----- Source data
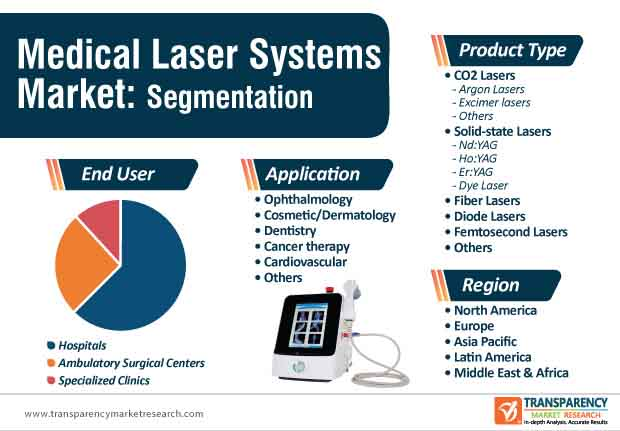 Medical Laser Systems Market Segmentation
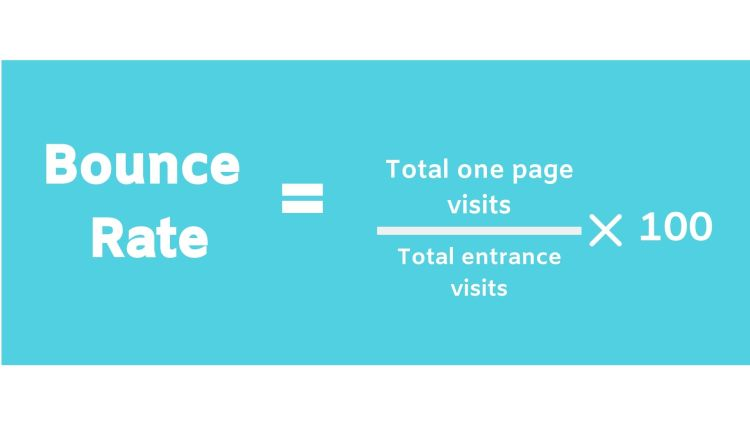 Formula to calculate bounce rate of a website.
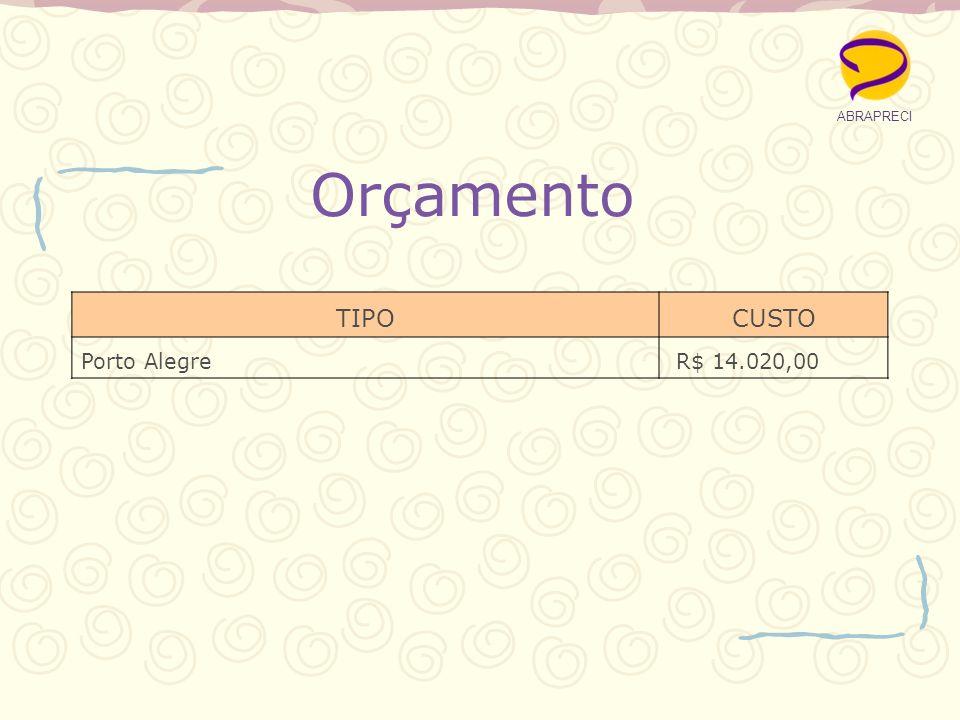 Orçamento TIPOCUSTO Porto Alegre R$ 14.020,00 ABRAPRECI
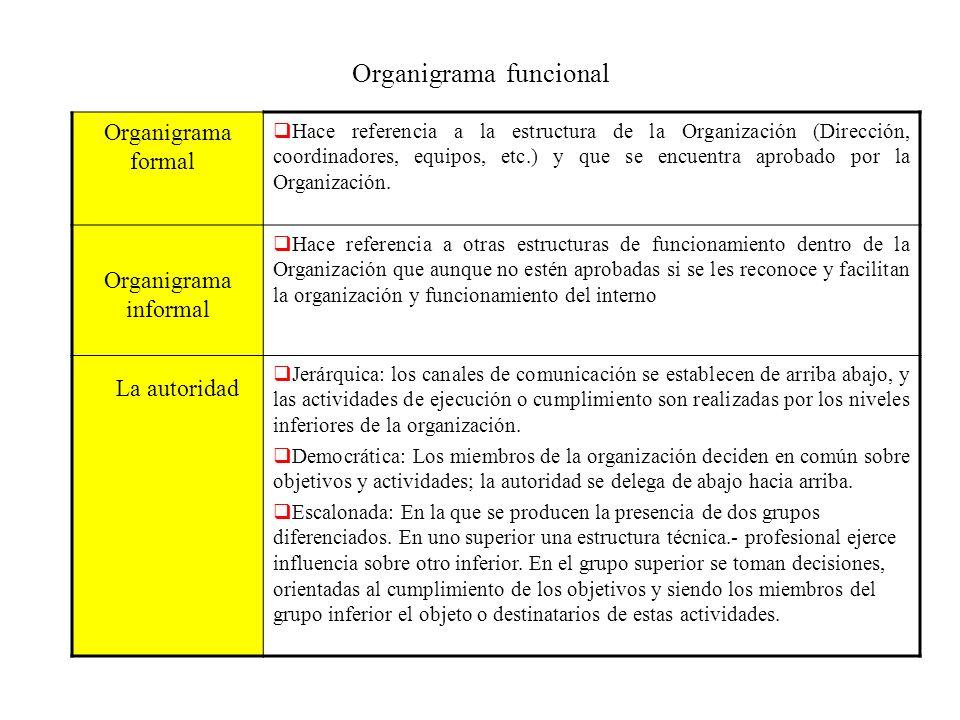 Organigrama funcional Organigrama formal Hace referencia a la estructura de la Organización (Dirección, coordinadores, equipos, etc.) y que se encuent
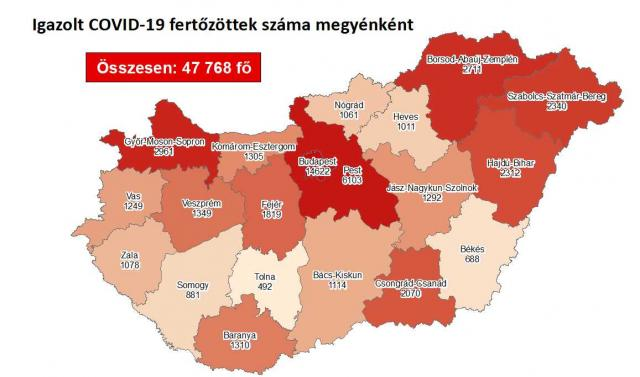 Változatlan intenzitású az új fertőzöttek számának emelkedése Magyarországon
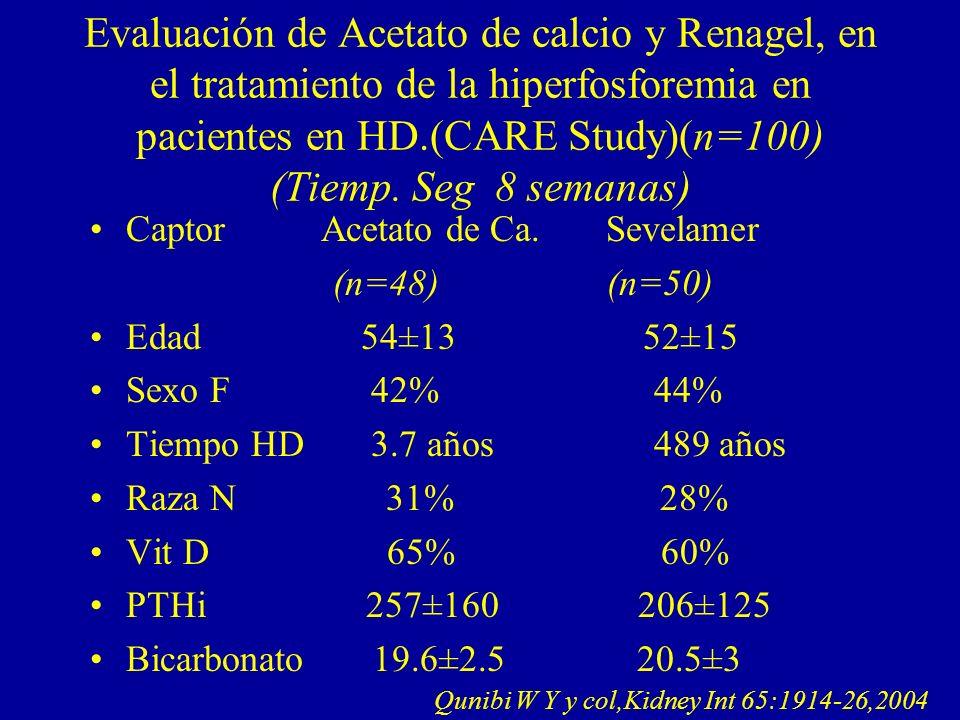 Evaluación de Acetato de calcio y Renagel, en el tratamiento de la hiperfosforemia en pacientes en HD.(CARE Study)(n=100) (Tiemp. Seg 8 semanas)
----------
**Your objective:**
Retype the lines exactly. Begin at the one that holds "Organigrama funcional Organigrama", stop at the last line of the entries above, and drop the pictures.

**Output of the exercise:**
 Organigrama funcional Organigrama formal Hace referencia a la estructura de la Organización (Dirección, coordinadores, equipos, etc.) y que se encuent
 Változatlan intenzitású az új fertőzöttek számának emelkedése Magyarországon
 Evaluación de Acetato de calcio y Renagel, en el tratamiento de la hiperfosforemia en pacientes en HD.(CARE Study)(n=100) (Tiemp. Seg 8 semanas)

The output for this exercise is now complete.